The resistance mechanisms discussed above can be described as acquired resistance, however a subset of patients are refractory to treatment. Impaired death receptor signaling in the leukemia cells is associated with CAR-T failure through antigen-driven T cell exhaustion without evidence of typical exhaustion epigenetic hallmarks [144]. Likewise, multimodal genetic analysis of CAR-T cell refractory leukemia samples identified the presence of CREBBP-fusions, methylation-based upregulation of JUND/JUN and a high ratio of open chromatin genome regions in non-responders compared to responders, all suggesting that further analysis of epigenetic modifications in the leukemic cells could explain primary resistance [145]. Finally, high throughput small molecule and genome-scale CRISPR-Cas9 loss of function screens have identified the importance of death receptor signaling (via FADD and TNFRSF10B) and potential sensitization of cytotoxicity with SMAC mimetics [146].

7. Conclusion

Immunotherapy has led to dramatic improvements in outcome for relapsed/refractory B-ALL and a number of agents and are now being integrated into frontline therapy. Based on initial experience, a variety of treatment modifications such as dual antigen targeting, integration of therapies designed to overcome the immunosuppressive microenvironment, and optimized design of third- and fourth-generation CAR-T cells are expected to augment efficacy. It is anticipated that immunotherapy will not only improve conventional treatment, but will replace components of cytotoxic therapy with the goal of improving outcomes and decreasing long-term effects.

Key Points.

• Although the overall prognosis for childhood acute lymphoblastic leukemia (ALL) is excellent, it remains a leading cause of morbidity and mortality in pediatric cancer, especially in certain subgroups of patients such as infants, adolescents and young adults and those with unfavorable genomic alterations.

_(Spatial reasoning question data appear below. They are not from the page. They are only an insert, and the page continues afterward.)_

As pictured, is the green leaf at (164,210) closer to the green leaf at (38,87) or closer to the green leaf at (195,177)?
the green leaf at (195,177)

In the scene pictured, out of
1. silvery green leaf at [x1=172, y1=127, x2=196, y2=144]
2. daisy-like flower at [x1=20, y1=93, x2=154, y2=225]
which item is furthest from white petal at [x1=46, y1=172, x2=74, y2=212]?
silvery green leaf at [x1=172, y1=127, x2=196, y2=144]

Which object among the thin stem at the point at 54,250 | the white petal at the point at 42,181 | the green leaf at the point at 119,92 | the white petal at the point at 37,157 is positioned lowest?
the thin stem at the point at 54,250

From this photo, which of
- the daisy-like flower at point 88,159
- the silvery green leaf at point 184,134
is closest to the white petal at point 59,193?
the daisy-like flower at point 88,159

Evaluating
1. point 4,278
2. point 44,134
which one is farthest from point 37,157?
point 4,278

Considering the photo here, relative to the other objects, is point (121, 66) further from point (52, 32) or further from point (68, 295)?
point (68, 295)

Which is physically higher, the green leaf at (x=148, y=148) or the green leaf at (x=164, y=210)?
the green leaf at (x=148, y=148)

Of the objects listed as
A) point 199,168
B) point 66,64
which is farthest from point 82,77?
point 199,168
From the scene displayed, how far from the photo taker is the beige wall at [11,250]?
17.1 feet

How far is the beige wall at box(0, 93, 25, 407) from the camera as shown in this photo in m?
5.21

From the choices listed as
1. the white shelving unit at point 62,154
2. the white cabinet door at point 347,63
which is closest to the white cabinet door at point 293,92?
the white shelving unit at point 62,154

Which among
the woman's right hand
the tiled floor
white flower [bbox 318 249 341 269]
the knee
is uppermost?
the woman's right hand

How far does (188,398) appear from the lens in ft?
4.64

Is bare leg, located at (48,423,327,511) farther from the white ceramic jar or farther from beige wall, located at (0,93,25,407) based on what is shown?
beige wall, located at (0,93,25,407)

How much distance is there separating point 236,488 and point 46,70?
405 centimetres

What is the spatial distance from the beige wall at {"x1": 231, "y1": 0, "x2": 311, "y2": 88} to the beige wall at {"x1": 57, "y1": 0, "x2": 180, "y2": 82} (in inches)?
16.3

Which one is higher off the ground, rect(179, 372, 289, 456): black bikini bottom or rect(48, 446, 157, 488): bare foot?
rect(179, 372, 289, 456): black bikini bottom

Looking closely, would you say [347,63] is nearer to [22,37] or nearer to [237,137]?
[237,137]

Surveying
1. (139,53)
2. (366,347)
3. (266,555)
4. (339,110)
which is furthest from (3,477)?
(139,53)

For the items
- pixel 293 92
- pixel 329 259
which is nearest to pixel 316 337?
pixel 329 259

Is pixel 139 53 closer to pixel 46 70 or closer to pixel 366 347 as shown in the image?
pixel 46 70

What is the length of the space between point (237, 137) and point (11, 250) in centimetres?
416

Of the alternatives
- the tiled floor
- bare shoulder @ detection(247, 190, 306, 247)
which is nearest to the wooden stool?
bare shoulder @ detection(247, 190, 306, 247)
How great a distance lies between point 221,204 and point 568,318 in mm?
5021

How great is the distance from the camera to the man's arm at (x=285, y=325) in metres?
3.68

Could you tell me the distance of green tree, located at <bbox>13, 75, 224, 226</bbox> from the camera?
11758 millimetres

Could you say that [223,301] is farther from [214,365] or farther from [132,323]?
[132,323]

• The use of targeted immunotherapeutics has led to significant advances in the treatment of relapsed/refractory B-ALL. Moving these agents to frontline therapy has become the focus of many clinical trials.

• Immunotherapeutic agents are associated with a unique spectrum of side effects mandating anticipation and proactive approaches, to minimize their impact, by clinicians incorporating these agents into multiagent chemotherapy regimens and potential stem cell transplantation.

• Despite the promise of immunotherapy, resistance can develop and novel approaches are needed to mitigate these mechanisms of tumor escape.